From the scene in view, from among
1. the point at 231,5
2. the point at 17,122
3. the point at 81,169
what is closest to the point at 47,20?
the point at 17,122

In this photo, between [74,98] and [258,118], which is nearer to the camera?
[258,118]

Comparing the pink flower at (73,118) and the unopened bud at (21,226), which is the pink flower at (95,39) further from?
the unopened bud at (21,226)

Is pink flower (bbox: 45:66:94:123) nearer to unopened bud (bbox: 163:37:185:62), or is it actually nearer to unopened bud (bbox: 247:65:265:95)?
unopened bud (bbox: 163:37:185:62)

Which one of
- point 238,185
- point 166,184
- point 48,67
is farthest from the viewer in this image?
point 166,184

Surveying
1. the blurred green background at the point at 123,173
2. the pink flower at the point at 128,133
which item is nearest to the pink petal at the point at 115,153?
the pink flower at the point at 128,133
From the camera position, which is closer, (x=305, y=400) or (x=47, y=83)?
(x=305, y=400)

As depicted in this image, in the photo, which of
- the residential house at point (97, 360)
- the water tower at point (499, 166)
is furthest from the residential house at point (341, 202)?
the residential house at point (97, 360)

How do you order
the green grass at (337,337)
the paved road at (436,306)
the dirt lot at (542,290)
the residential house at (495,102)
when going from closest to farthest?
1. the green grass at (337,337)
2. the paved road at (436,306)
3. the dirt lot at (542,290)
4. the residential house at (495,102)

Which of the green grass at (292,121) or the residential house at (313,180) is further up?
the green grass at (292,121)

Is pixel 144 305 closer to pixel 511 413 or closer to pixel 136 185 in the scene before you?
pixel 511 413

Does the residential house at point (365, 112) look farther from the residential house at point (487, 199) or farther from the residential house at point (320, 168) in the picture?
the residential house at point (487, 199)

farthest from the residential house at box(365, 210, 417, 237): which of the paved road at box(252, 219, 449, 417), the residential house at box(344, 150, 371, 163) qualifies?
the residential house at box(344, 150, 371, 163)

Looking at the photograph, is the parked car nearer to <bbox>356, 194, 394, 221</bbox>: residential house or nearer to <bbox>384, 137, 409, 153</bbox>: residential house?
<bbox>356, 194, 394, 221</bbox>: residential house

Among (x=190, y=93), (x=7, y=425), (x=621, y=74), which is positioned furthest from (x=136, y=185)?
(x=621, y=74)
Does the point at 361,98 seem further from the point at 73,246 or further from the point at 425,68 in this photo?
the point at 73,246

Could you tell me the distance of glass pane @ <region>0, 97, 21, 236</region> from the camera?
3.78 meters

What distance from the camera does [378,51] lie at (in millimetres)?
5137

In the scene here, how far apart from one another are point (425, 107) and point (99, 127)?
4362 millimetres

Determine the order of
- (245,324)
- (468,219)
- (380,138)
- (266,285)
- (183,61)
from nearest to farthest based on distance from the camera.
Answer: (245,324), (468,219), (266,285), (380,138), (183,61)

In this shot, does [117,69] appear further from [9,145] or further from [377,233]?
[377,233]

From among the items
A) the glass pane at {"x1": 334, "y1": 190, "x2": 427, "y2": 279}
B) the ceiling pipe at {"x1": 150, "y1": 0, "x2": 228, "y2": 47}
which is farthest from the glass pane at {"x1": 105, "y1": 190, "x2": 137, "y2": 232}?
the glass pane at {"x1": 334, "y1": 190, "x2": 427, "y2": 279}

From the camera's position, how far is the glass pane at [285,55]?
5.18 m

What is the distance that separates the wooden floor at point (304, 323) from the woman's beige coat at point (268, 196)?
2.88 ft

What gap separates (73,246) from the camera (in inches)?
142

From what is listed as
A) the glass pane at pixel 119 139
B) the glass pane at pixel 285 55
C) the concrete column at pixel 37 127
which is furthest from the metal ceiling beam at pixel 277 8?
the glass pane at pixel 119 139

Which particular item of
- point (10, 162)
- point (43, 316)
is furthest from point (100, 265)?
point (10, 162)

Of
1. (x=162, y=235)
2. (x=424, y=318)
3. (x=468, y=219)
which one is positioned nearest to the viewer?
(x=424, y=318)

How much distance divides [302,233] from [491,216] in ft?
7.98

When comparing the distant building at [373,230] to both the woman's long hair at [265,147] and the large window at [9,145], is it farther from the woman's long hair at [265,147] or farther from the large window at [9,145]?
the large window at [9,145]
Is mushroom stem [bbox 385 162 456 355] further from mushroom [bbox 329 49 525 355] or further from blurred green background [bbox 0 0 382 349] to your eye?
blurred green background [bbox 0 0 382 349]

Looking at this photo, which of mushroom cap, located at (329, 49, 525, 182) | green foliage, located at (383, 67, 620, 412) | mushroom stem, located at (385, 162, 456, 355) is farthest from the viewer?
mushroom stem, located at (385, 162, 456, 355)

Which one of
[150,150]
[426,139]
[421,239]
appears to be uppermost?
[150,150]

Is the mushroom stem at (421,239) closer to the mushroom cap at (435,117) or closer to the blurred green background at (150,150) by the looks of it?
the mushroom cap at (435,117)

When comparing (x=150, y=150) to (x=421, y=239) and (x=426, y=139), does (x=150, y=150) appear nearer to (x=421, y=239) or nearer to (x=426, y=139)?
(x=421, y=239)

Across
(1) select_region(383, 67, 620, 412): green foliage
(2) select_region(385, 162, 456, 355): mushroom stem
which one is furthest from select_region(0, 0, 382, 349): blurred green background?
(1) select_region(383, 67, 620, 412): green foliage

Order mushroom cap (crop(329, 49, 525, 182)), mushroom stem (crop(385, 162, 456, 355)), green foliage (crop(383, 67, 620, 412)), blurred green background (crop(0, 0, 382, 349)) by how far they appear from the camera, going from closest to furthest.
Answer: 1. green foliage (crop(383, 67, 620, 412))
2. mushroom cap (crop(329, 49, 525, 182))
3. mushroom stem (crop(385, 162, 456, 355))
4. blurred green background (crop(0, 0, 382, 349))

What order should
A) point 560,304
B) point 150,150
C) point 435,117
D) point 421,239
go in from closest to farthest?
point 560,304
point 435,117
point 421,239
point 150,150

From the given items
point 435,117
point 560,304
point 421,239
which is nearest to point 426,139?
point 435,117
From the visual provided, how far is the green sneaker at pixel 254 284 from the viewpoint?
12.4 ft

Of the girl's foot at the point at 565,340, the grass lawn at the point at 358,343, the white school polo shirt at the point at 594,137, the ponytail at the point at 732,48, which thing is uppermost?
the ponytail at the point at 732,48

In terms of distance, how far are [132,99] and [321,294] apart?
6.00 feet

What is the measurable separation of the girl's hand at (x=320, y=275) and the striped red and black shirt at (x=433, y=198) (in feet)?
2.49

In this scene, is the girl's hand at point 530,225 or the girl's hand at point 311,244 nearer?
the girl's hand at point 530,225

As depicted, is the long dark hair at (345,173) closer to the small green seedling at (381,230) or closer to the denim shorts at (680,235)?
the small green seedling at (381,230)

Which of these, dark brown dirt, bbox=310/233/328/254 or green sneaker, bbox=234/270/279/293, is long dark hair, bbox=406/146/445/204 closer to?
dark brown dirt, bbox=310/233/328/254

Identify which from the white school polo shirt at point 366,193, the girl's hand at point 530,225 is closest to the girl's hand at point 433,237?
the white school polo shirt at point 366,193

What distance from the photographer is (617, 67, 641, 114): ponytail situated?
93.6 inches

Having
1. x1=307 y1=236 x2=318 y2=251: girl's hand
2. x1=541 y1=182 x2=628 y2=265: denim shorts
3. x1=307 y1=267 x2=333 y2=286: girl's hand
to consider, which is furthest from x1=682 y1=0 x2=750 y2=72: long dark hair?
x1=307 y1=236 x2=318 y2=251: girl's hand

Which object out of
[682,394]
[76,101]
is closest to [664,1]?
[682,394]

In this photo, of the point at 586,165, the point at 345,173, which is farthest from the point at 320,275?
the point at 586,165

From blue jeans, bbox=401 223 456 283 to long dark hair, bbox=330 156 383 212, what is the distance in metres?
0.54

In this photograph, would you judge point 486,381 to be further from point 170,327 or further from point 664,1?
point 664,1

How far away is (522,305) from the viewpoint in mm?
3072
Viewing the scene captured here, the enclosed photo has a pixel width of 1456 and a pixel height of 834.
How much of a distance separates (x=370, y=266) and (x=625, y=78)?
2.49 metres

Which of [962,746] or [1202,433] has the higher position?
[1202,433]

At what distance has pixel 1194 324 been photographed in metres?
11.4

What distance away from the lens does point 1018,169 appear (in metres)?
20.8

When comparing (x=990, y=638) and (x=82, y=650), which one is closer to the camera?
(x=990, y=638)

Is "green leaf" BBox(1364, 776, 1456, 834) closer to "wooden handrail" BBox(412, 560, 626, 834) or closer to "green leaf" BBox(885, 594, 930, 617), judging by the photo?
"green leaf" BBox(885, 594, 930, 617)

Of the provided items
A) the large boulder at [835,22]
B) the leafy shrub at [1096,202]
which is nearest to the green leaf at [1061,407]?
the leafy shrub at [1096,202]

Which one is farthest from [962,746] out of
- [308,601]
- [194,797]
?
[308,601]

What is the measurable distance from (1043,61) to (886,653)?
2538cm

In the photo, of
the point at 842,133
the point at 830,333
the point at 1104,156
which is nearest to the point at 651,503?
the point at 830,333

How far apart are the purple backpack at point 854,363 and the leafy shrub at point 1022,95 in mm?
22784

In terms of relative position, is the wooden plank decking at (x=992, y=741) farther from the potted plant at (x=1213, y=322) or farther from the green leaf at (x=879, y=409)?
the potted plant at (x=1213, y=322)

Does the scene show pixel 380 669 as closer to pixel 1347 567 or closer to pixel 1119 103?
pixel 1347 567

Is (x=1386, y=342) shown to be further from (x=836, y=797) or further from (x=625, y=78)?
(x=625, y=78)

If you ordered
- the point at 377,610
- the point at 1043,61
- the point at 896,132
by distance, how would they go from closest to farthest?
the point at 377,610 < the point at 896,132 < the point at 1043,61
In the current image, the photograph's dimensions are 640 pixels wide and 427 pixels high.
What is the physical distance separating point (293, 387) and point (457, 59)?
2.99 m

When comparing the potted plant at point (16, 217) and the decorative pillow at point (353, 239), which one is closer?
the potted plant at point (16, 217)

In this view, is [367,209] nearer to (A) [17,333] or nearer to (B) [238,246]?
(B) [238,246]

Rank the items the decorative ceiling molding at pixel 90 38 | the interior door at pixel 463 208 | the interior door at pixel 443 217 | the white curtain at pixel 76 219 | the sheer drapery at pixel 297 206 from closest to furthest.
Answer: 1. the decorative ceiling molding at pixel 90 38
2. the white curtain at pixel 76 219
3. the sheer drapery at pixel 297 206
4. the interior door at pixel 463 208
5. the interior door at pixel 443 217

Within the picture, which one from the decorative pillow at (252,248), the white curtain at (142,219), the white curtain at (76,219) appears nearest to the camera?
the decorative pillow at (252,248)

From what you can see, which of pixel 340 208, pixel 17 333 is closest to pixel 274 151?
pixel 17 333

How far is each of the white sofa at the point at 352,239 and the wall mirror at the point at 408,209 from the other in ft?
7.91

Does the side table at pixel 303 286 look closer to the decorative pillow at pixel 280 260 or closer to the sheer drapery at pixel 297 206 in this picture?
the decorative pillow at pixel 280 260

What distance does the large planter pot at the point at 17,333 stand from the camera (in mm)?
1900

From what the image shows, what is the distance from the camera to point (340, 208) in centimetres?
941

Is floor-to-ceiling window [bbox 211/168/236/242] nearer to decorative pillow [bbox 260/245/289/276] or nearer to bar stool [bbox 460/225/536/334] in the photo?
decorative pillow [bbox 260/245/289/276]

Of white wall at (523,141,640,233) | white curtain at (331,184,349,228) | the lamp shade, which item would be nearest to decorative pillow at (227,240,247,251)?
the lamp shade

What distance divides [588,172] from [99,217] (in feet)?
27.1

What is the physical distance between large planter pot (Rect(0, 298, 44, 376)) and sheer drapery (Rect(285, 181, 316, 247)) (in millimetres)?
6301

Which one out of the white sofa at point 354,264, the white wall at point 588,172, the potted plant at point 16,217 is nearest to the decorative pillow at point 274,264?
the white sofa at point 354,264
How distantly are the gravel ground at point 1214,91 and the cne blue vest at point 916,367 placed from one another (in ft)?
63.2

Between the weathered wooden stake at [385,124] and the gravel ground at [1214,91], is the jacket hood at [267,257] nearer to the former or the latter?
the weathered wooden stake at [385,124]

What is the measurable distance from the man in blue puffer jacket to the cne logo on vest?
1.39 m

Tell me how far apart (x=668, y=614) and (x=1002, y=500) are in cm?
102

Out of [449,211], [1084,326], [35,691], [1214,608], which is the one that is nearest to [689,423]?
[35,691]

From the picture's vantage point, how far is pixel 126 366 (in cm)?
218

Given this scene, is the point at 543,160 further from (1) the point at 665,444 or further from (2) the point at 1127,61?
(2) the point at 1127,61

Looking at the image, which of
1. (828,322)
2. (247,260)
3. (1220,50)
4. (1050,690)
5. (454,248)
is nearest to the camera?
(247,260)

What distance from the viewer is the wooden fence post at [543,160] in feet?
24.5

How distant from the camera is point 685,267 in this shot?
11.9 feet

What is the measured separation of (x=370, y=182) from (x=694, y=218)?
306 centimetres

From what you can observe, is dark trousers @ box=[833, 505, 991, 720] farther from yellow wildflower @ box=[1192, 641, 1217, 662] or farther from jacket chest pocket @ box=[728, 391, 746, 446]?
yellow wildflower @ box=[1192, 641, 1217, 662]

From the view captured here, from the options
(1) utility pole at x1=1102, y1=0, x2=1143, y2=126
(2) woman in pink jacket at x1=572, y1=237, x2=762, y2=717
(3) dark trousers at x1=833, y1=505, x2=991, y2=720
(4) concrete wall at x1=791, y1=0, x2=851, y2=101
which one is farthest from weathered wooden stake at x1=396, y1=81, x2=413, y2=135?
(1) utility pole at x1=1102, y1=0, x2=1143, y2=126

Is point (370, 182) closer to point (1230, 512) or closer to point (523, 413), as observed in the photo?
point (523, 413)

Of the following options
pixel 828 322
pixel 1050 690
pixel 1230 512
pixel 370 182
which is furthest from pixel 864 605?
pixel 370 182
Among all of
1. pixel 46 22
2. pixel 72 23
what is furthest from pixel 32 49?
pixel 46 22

--------

**EXERCISE DESCRIPTION**. Give back exactly the lines from the one containing "How distantly are" to the end of the material, both ends included.

**REPLY TO THE EXERCISE**.
How distantly are the gravel ground at point 1214,91 and the cne blue vest at point 916,367 placed from one another (in ft)?
63.2

Between the weathered wooden stake at [385,124] and the gravel ground at [1214,91], is the jacket hood at [267,257] nearer to the former or the latter?
the weathered wooden stake at [385,124]

What is the measurable distance from the man in blue puffer jacket to the cne logo on vest?
1.39 m

Tell me how far apart (x=668, y=614) and (x=1002, y=500) are in cm?
102

Out of [449,211], [1084,326], [35,691], [1214,608], which is the one that is nearest to [689,423]?
[35,691]

From the picture's vantage point, how far is pixel 126 366 (in cm)?
218

Given this scene, is the point at 543,160 further from (1) the point at 665,444 or further from (2) the point at 1127,61?
(2) the point at 1127,61

Looking at the image, which of
1. (828,322)
2. (247,260)
3. (1220,50)
4. (1050,690)
5. (454,248)
is nearest to the camera?
(247,260)

What distance from the viewer is the wooden fence post at [543,160] in feet?
24.5

How distant from the camera is point 685,267 in this shot?
11.9 feet

What is the measured separation of (x=370, y=182) from (x=694, y=218)?
306 centimetres

From what you can observe, is dark trousers @ box=[833, 505, 991, 720] farther from yellow wildflower @ box=[1192, 641, 1217, 662] or farther from jacket chest pocket @ box=[728, 391, 746, 446]?
yellow wildflower @ box=[1192, 641, 1217, 662]

From the view captured here, from the options
(1) utility pole at x1=1102, y1=0, x2=1143, y2=126
(2) woman in pink jacket at x1=572, y1=237, x2=762, y2=717
(3) dark trousers at x1=833, y1=505, x2=991, y2=720
(4) concrete wall at x1=791, y1=0, x2=851, y2=101
which one is farthest from weathered wooden stake at x1=396, y1=81, x2=413, y2=135?
(1) utility pole at x1=1102, y1=0, x2=1143, y2=126

Is point (370, 182) closer to point (1230, 512) or closer to point (523, 413), as observed in the photo?
point (523, 413)

Of the following options
pixel 828 322
pixel 1050 690
pixel 1230 512
pixel 370 182
which is furthest from pixel 864 605?
pixel 370 182
Among all of
1. pixel 46 22
2. pixel 72 23
what is furthest from pixel 32 49?
pixel 46 22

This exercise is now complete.